À la question : « La démocratie est-elle enchaînée face à la finance ? », l’étude « The network of global corporate control » apporte en fait une réponse sans ambiguïté puisque trois quarts des 147 compagnies « maîtres du monde » sont des établissements financiers.

L’étude pose la question de savoir pourquoi une telle concentration du pouvoir n’a jamais été remise en cause par les autorités en dépit du fait que son existence met en échec le principe de la concurrence, considéré comme essentiel dans le bon fonctionnement de nos systèmes économiques. La réponse est que les législations existantes de type anti-trust s’exercent à l’intérieur d’un cadre national auquel les compagnies transnationales échappent en raison de leur nature même. Cette réponse est en fait la même que celle à la question : « Pourquoi cette concentration du pouvoir à l’échelle globale n’était-elle jamais apparue ? » : parce que les études du même type que celle de Vitali, Glattfelder et Battiston, qui avaient été menées antérieurement, s’étaient elles aussi cantonnées à des cadres nationaux.
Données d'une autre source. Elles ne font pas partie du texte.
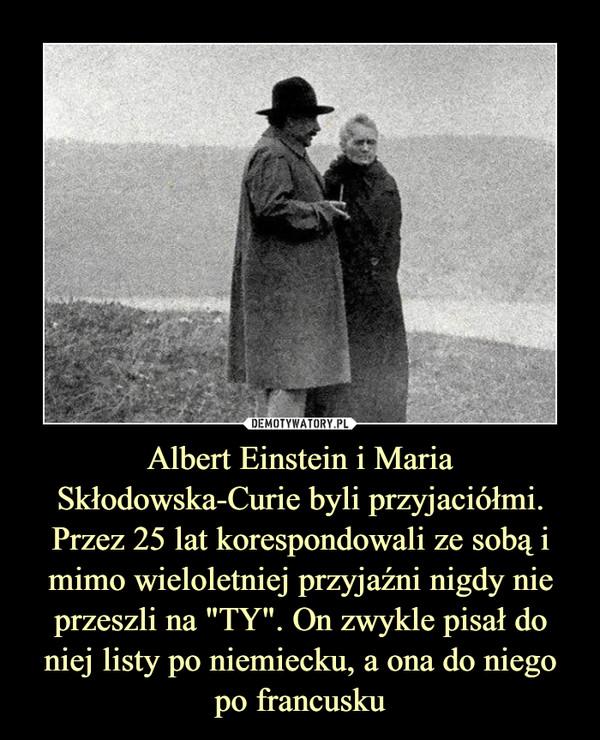 """Albert Einstein i Maria Skłodowska-Curie byli przyjaciółmi. Przez 25 lat korespondowali ze sobą i mimo wieloletniej przyjaźni nigdy nie przeszli na """"TY"""". On zwykle pisał do niej listy po niemiecku, a ona do niego po francusku –"""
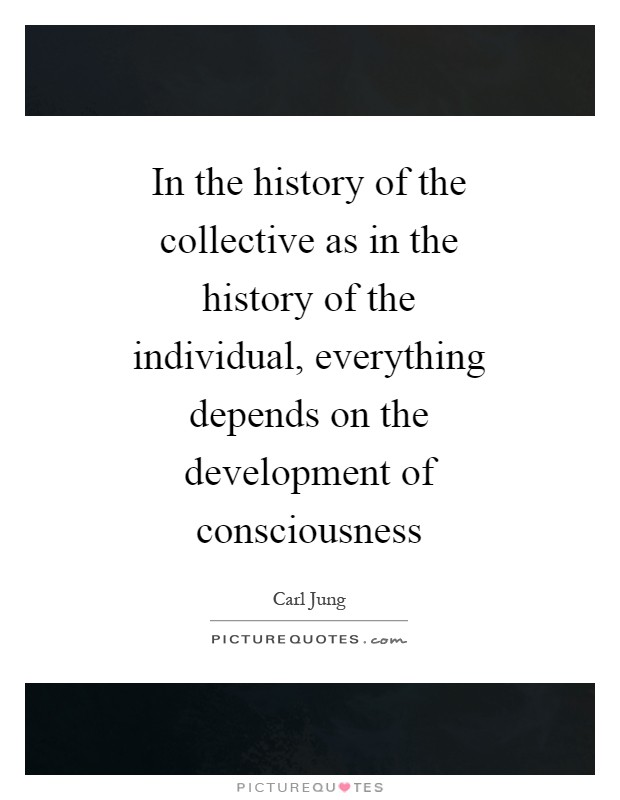 In the history of the collective as in the history of the individual, everything depends on the development of consciousness Picture Quote #1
Examinons maintenant un peu plus en détail le dévoiement du fonctionnement des institutions démocratiques dû à la concentration de la richesse et au pouvoir de l’argent.

 

Le court-termisme n’est pas un état d’esprit

Le « court-termisme » : la négligence des objectifs à long terme et l’absence d’une vision globale des enjeux, est dénoncé à l’heure qu’il est comme l’un des principaux facteurs ayant conduit à la crise au sein de laquelle nous nous débattons depuis 2007. On y voit un état d’esprit, une simple manifestation de la prédisposition humaine à la cupidité. Or il s’agit avec le « court-termisme » non pas d’un trait psychologique, mais d’un effet de structure, puisqu’il est désormais inscrit dans les règles comptables définissant la manière dont les entreprises établissent leur bilan financier, c’est-à-dire brossent le portrait de leur santé économique à l’intention du public.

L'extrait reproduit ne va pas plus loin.